Vigils, used 851 times, were the second most common form of dissent, making up 22.3% of social protests in 2012. Marches and demonstrations followed with 18.3% while blocking of roads was 14.7%.
Hunger strikes were used 135 times, accounting for 3.5% while mob gatherings accounted for 4.3% and detaining managers 1.3%. Shutting down and blocking public buildings accounted for 0.6% while 13 people, accounting for 0.3%, tried to commit suicide in protest of their living conditions.
Over 36% of labour protests, or 708, were over demands of wage increases. Temporary workers and unemployed citizens demanding employment made up 19.3% with 380 protests.
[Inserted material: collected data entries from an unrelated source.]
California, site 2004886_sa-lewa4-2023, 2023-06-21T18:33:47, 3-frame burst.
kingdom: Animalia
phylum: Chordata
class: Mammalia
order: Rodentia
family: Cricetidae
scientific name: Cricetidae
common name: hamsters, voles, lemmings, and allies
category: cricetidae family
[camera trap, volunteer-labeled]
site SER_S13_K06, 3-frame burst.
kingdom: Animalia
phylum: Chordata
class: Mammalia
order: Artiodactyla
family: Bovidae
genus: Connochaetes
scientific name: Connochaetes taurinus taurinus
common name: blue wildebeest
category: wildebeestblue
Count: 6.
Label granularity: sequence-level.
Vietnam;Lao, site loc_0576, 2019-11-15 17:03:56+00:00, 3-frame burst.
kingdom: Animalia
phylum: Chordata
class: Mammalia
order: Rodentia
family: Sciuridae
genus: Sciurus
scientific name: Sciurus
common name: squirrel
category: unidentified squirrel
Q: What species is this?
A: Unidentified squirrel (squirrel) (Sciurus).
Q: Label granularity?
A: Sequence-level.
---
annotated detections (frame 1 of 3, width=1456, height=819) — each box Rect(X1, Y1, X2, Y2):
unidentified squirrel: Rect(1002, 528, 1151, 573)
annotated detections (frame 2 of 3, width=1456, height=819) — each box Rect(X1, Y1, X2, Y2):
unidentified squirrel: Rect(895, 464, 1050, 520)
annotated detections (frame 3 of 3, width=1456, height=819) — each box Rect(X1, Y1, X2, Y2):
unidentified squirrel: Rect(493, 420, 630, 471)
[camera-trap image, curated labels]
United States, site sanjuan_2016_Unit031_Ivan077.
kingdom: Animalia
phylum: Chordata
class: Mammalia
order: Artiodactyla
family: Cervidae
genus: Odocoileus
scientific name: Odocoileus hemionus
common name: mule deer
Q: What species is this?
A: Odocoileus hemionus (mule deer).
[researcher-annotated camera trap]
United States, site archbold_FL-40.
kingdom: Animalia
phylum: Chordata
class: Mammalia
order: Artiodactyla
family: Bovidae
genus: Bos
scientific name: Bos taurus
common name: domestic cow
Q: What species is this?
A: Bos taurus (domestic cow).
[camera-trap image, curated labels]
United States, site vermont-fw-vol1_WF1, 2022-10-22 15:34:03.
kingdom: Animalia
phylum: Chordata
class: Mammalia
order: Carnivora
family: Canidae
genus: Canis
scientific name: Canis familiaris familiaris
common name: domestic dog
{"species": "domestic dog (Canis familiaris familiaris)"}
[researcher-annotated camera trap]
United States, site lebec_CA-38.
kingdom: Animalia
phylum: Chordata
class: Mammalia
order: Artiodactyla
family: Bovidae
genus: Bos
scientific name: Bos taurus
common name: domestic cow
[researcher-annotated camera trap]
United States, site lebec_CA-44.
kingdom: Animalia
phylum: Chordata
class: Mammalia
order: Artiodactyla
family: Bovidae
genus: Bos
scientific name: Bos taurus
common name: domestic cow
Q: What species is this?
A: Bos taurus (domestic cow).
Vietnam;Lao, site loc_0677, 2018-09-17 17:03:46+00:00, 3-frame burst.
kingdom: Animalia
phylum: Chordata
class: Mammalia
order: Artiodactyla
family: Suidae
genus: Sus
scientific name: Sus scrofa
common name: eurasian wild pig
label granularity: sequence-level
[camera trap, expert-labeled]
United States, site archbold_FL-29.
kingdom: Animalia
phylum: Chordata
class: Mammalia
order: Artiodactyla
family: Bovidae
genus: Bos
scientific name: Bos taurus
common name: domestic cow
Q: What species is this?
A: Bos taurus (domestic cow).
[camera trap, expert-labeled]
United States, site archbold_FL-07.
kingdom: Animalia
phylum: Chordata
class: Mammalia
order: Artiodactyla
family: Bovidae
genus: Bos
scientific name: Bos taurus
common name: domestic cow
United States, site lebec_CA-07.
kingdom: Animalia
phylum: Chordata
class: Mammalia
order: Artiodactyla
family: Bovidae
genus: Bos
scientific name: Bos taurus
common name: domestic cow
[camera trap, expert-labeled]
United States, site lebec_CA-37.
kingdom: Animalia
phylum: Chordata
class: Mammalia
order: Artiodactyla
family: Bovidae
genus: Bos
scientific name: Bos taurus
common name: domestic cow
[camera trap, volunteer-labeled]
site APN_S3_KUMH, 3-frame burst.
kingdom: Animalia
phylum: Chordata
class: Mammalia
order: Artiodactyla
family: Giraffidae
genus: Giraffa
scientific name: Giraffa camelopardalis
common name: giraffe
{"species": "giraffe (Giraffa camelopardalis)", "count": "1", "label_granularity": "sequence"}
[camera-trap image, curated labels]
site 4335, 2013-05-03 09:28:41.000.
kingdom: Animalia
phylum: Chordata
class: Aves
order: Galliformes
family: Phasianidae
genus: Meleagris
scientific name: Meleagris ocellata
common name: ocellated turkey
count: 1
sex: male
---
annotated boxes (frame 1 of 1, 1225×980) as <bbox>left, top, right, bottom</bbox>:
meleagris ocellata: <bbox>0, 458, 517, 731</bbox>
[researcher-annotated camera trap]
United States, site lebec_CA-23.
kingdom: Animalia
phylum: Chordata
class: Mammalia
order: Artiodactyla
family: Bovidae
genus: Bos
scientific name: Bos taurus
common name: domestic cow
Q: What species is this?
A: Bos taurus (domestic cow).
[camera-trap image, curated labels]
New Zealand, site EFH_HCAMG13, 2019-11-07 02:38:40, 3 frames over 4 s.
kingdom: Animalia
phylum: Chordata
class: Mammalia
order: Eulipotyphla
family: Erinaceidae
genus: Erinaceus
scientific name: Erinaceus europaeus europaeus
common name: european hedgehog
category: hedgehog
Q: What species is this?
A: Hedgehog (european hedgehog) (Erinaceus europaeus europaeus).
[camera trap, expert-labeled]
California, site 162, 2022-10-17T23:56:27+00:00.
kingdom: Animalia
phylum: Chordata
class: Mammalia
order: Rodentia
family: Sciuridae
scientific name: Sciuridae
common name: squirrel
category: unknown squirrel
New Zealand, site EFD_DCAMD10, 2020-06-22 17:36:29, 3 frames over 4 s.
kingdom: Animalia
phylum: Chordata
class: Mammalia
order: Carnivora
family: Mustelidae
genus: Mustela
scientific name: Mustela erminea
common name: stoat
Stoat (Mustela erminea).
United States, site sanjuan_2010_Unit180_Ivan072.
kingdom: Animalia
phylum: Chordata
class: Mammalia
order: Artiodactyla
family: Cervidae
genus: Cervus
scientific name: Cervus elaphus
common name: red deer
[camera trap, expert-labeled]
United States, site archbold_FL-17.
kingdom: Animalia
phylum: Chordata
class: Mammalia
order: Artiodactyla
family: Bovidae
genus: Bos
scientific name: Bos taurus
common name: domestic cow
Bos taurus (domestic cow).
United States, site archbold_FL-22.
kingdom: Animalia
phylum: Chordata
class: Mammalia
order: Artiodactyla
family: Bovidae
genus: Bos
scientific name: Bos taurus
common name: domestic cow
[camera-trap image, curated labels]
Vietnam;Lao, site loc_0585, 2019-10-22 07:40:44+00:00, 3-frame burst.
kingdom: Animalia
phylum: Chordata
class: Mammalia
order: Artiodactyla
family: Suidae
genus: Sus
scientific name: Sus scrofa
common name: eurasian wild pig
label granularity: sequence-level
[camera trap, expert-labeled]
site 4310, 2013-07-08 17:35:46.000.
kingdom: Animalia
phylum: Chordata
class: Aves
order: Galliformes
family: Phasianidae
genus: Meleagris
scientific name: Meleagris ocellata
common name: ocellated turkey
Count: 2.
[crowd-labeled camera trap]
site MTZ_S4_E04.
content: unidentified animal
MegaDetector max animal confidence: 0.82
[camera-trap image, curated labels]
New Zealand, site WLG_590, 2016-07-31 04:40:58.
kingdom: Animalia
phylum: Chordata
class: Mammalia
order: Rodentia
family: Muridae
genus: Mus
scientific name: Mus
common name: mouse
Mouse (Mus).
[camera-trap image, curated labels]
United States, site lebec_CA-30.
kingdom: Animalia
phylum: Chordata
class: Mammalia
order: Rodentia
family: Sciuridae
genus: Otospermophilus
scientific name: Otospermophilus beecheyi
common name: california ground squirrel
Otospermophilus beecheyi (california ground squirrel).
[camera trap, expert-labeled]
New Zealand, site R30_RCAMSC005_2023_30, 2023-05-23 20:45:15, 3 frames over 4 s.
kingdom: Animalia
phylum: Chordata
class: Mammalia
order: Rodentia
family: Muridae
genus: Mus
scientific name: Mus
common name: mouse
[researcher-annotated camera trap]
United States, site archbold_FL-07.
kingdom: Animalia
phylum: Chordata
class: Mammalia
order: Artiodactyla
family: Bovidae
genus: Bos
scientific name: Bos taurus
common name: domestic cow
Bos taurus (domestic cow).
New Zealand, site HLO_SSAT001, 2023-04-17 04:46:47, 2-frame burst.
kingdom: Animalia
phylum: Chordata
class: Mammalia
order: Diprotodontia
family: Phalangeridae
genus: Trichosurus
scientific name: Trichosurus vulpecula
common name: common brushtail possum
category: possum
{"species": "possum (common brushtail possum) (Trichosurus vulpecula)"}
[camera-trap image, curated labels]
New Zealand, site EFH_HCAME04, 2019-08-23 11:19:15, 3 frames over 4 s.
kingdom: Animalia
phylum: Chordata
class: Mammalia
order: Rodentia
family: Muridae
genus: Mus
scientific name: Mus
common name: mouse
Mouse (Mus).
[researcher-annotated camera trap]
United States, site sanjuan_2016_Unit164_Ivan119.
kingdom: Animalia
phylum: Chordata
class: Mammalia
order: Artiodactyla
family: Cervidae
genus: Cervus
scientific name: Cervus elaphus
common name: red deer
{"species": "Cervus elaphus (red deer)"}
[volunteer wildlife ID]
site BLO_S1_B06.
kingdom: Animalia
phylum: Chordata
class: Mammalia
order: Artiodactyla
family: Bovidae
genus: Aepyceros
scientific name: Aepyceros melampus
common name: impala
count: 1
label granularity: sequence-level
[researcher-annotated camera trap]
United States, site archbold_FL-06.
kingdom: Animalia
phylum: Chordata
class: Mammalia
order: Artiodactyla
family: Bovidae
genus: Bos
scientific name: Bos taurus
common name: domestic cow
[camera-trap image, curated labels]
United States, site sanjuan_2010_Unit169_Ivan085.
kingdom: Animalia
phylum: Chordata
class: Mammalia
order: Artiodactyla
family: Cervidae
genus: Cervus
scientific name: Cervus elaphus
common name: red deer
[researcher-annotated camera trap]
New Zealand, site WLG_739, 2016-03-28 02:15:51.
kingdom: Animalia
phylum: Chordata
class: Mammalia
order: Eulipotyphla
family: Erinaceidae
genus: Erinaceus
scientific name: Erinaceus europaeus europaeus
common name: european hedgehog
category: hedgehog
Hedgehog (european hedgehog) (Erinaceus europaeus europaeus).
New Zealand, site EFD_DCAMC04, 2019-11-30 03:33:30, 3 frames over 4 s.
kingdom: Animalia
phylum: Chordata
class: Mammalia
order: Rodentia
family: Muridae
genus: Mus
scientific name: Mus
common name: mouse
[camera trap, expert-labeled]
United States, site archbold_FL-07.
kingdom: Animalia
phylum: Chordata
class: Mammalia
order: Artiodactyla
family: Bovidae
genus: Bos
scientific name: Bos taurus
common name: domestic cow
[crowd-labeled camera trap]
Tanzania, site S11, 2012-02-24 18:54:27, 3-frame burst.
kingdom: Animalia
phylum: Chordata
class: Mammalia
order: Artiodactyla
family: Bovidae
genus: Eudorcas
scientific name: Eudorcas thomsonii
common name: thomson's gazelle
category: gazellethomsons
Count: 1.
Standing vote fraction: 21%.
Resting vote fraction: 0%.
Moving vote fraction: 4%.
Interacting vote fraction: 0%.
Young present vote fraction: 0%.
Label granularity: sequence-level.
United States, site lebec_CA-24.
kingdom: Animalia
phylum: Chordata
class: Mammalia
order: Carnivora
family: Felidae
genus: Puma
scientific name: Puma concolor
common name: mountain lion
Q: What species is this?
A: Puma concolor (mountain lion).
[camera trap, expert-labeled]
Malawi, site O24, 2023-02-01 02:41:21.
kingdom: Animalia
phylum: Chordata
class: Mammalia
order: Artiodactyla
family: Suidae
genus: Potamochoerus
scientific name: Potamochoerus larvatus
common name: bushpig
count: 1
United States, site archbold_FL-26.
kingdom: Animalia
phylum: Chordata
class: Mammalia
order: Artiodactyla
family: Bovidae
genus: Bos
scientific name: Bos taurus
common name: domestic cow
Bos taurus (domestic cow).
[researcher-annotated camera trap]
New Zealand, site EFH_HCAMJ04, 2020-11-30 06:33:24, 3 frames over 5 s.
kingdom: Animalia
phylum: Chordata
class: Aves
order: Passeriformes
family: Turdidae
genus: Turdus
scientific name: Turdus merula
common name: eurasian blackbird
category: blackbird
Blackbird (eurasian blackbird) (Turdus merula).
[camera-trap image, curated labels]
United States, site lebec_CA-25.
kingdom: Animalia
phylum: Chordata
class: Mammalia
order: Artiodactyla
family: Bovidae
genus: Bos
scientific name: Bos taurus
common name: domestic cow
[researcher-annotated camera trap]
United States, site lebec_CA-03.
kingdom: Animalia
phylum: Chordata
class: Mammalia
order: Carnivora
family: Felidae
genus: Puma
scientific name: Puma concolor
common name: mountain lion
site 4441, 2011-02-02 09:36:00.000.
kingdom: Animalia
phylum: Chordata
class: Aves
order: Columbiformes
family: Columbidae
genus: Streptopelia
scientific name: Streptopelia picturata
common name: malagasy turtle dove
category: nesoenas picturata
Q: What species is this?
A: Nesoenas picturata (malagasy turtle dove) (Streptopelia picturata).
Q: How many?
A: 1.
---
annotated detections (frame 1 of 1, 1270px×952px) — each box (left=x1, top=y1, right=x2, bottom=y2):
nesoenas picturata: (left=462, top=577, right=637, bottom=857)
The rest happened in protest over mismanagement, mistreatment, corruption, or against the closure of factories and businesses.
The report blamed Morsi’s government for not issuing a law for independent unions and syndicates despite their being a draft submitted back in 2011 by former labour minister, Ahmed Al-Borai.
Instead of issuing the law or tasking the Shura Council with doing so, Morsi only amended the old law regarding state-sponsored unions and syndicates so he could replace former regime members with Muslim Brotherhood ones, the ECESR report argued.
Furthermore the government has yet to increase the minimum wage to EGP 1,200 despite a court ordering it to in a 2011 verdict. The government is also raising energy prices, increasing sales tax and devaluing the Egyptian pound in accordance with the International Monetary Fund and World Bank’s demands, the report adds.
“Despite all of this the labour movement continues to defend its rights and works to achieve the goals of the January revolution: bread, freedom, social justice and human dignity,” the ECESR report said.